Two Jobs – Desert Natives and Introduced Trees

We’ve been pretty busy the last few days with some long hours, and projects waiting at home at the end of the work day. I would like to briefly share some interesting photos and information from the last few jobs. We spent 2 days creating a more “defensible space” around the perimeter of a house. The concept of defensible space is that there is an unburnable area around the house that can help save it if a wildfire sweeps through an area. When houses have trees and brush right up to them, there is little hope. I say a MORE defensible space because we didn’t remove any live trees, just pruned off deadwood and branches laying on the ground or very low to the ground. We also took out some small desert shrubs but not all. This will help in the event of a fire, but it is not a classic defensible space.

Most of the trees we worked on were Mesquites which have an interesting growth habit. The new growth comes off the top of the branches and their weight pushes the branches down over time, overshadowing them and eventually leading to their death! Almost all the Mesquites you will see out in the wild have lots of dead branches down underneath them. The dead branches act as stabilizers and help prop the tree up during storms, and when the live branches are full of beans. When we put Mesquite trees in a landscaped area, keep cutting off the deadwood and trim them up from the bottom they are sometimes unstable and blow over in storms. Branches also have a habit of breaking off from the weight of the beans. For this reason it is important to keep Mesquites thinned in a landscape setting. The area where we worked has not been kept trimmed. There were a large number of dead branches under the trees and lots of broken limbs hanging down to the ground. This had killed many of the Creosote branches under the trees as well. Here is a photo of the mess we started with:


And here is how the same area looked after we finished:

... and After.

It does look pretty bare – many of the Mesquite trees were in bad shape and little was left after the deadwood was taken out. We did completely remove several trees that had no life left in them.

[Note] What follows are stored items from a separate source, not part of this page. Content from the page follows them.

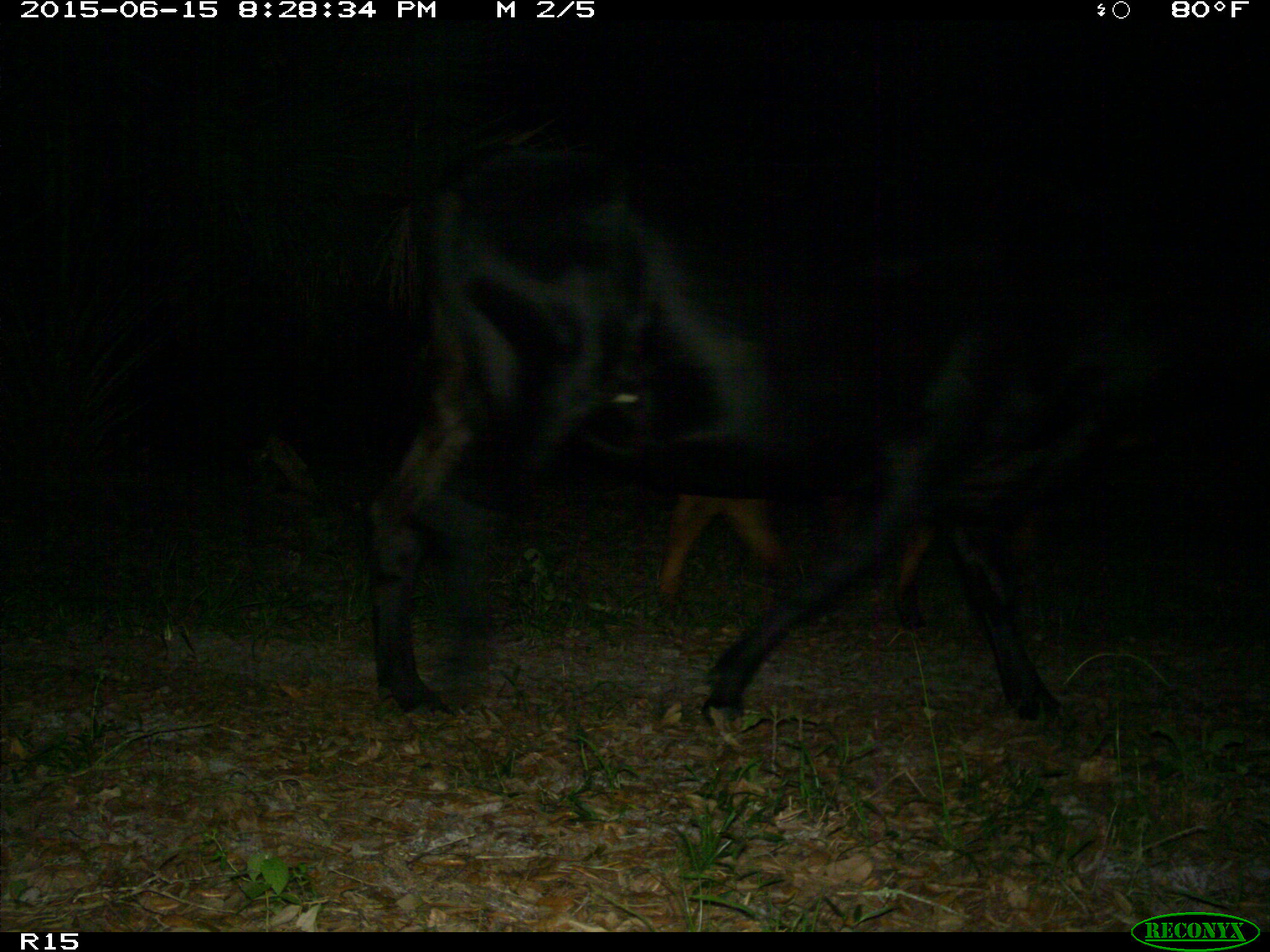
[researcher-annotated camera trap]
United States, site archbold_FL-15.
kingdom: Animalia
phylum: Chordata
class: Mammalia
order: Artiodactyla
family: Bovidae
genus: Bos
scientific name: Bos taurus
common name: domestic cow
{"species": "Bos taurus (domestic cow)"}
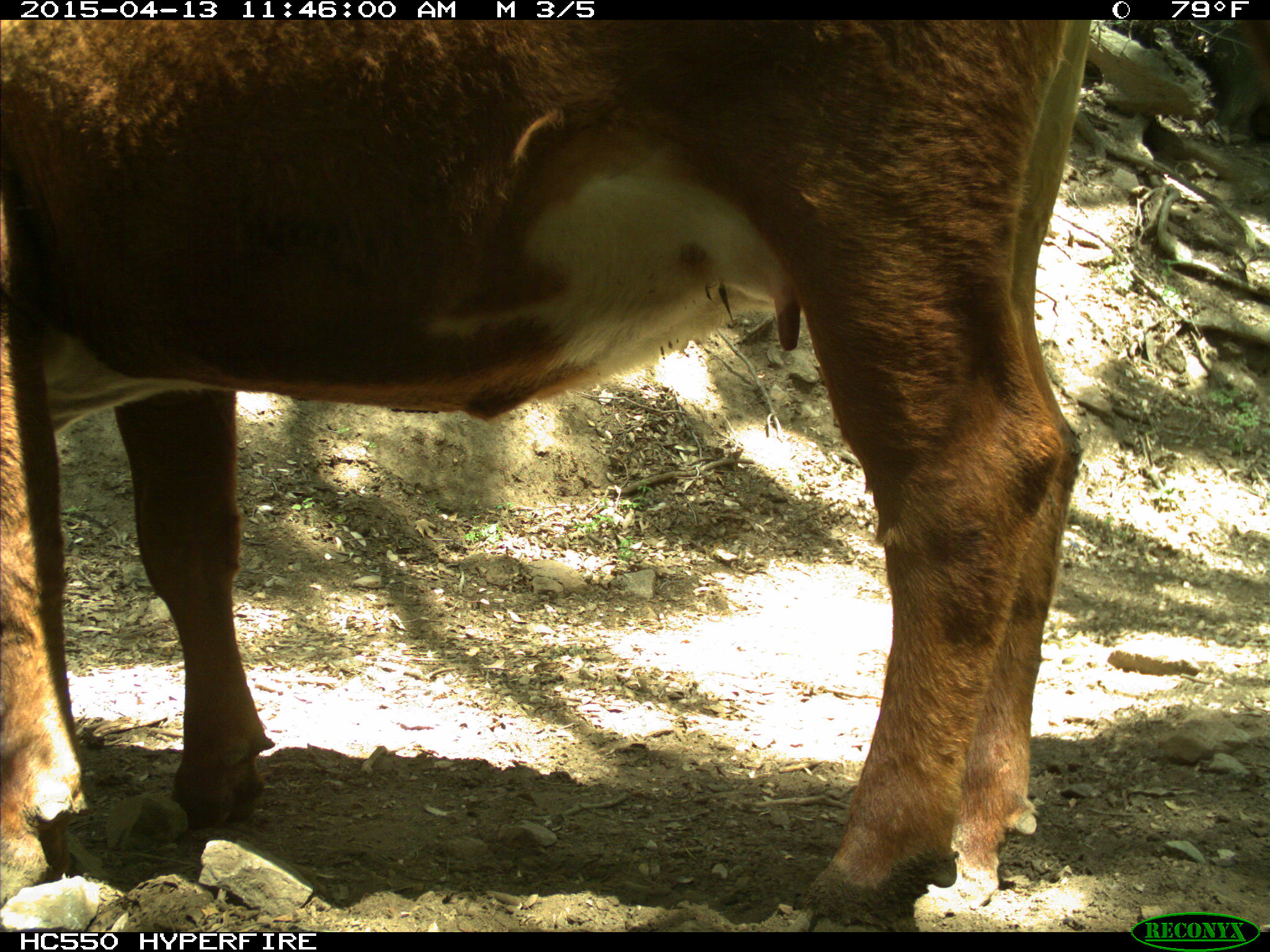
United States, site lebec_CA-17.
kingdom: Animalia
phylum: Chordata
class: Mammalia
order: Artiodactyla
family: Bovidae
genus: Bos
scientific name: Bos taurus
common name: domestic cow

We were working with a local landscaper (who shall remain unnamed) who came up with the work plan. He planned to tow our chipper around the back of the house (through the desert!) so we would have a shorter distance to drag branches. The chips would be spread to help keep the bank around the house from eroding. The hitch on the tractor and the hitch on the chipper are different. He thought he had a way to make them compatible, but this soon failed. He ended up using the chipper’s tow-chains to connect it to his tractor’s drawbar. Here is what it looked like:

An Interesting Hitch!

The tongue of the chipper was dragging on the ground part of the time and the jack-stand ended up stripping out but no lasting harm was done. You can see in this next picture we were wondering if the chipper would run over the tractor going down this hill!

Which will get to the bottom of the hill first? The tractor or the chipper?

We finally finished that job and took our tools over to another property where we were supposed to trim some Mulberry trees. I’ll show you some pictures of the process and try to explain some reasons why it is important to NEVER TOP A TREE! Topping used to be a common way to maintain trees. Topping is a practice where the entire top of the tree is cut off! It results in a very ugly tree! Studies have shown that when a branch is indiscriminately cut off, it starts rotting down its length. The tree can’t stop (or “compartmentalize”) the damage as it can when a cut is done properly. Removing the end of the branch removes the apical bud which is dominant and keeps all the other buds on the branch suppressed (a VERY simplified explanation…). This allows all the dormant buds along the branch to grow, resulting in a profusion of watersprouts. These watersprouts are not attached as strongly as a regular branch, and since they are anchored on a place that is decomposing, are prone to failure.

The following picture shows an improper cut. The end is dead and decomposing, the rest of the branch is covered with watersprouts.

Results of an improper cut!

On the following picture you can see the inside of a Mulberry branch that has been topped repeatedly. The outer light wood is young sapwood, the next layer of dark wood is solid heartwood. The inside part that is light is the rotten core. You can see where the end of the old branch was cut off and all the woundwood that is grown around it. The rotten center continued down the entire branch.

Inside a "knob".

When making a recommendation on care for a previously topped tree, there are several things to consider. First, here in Arizona, nobody want to lose their shade! So, our best recommendation – removal, is seldom taken unless there is a large liability in the event of failure. The other option is to periodically take off all the watersprouts from the tree to keep their weight from getting so much that the tree fails. This is what we spend a good bit if time doing in the winter months. The trees really look ugly when we finish, but they should hold on another year and provide some shade.

If a young branch is “topped” there is some hope that by restorative pruning the tree can be saved. In these cases we need to go in and remove most of the sprouts at the topping cut and hope the tree can heal over the damage. It is unsightly and takes years of effort to fix a problem caused by a few minutes of misguided cutting!

Here is Shannon taking off some small branches. The chipper is grinding up some limbs and shooting them into the dump trailer. We can usually take the chips somewhere for use as erosion control or mulch. If you would be interested in a load, please let me know!

Shannon cutting sprouts.

Shannon and the chipper in action!

We finished the 3 trees in the front yard but didn’t have time to finish the tree in back. That will be Monday’s job!